• Short exercise: Repeat only the lines from the one holding "Among those listed" down to the last line of the listing below, including both of those lines.
___ Provided data ___
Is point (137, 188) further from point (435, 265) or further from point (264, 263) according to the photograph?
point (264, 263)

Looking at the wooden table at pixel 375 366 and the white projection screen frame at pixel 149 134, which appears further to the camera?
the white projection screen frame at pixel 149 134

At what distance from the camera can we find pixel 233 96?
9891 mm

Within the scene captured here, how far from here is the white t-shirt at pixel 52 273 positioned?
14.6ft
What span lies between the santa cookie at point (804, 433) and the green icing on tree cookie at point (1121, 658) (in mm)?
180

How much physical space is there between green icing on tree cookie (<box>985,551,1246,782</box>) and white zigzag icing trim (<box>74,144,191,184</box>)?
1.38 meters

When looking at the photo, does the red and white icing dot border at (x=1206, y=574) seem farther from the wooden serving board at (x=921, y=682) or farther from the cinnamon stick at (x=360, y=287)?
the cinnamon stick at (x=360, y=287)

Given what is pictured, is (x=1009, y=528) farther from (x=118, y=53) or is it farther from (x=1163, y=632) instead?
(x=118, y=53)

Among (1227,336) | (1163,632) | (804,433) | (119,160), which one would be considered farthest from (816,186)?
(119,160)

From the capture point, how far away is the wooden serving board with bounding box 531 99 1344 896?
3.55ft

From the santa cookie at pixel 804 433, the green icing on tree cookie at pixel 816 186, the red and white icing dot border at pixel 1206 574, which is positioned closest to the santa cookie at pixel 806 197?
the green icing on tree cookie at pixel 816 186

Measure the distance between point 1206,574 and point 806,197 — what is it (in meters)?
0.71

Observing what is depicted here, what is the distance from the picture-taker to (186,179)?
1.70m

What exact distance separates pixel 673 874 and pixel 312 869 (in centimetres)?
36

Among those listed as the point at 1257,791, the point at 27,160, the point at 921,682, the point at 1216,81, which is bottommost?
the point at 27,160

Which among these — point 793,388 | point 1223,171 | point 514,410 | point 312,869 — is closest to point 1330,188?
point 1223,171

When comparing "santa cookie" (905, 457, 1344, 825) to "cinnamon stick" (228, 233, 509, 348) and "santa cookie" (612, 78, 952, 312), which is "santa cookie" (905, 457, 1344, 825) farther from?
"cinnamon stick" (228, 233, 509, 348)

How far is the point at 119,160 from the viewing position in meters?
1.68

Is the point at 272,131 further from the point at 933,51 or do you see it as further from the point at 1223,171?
___
• Completed exercise:
Among those listed as the point at 1257,791, the point at 27,160, the point at 921,682, the point at 1216,81, which is bottommost?
the point at 27,160

Which among these — point 793,388 | point 1223,171 | point 514,410 | point 312,869 — is closest to point 1330,188?
point 1223,171

When comparing "santa cookie" (905, 457, 1344, 825) to "cinnamon stick" (228, 233, 509, 348) and "santa cookie" (612, 78, 952, 312), which is "santa cookie" (905, 457, 1344, 825) farther from?
"cinnamon stick" (228, 233, 509, 348)

How far is the point at 119,160 from the viewing position in meters?
1.68

Is the point at 272,131 further from the point at 933,51 or do you see it as further from the point at 1223,171?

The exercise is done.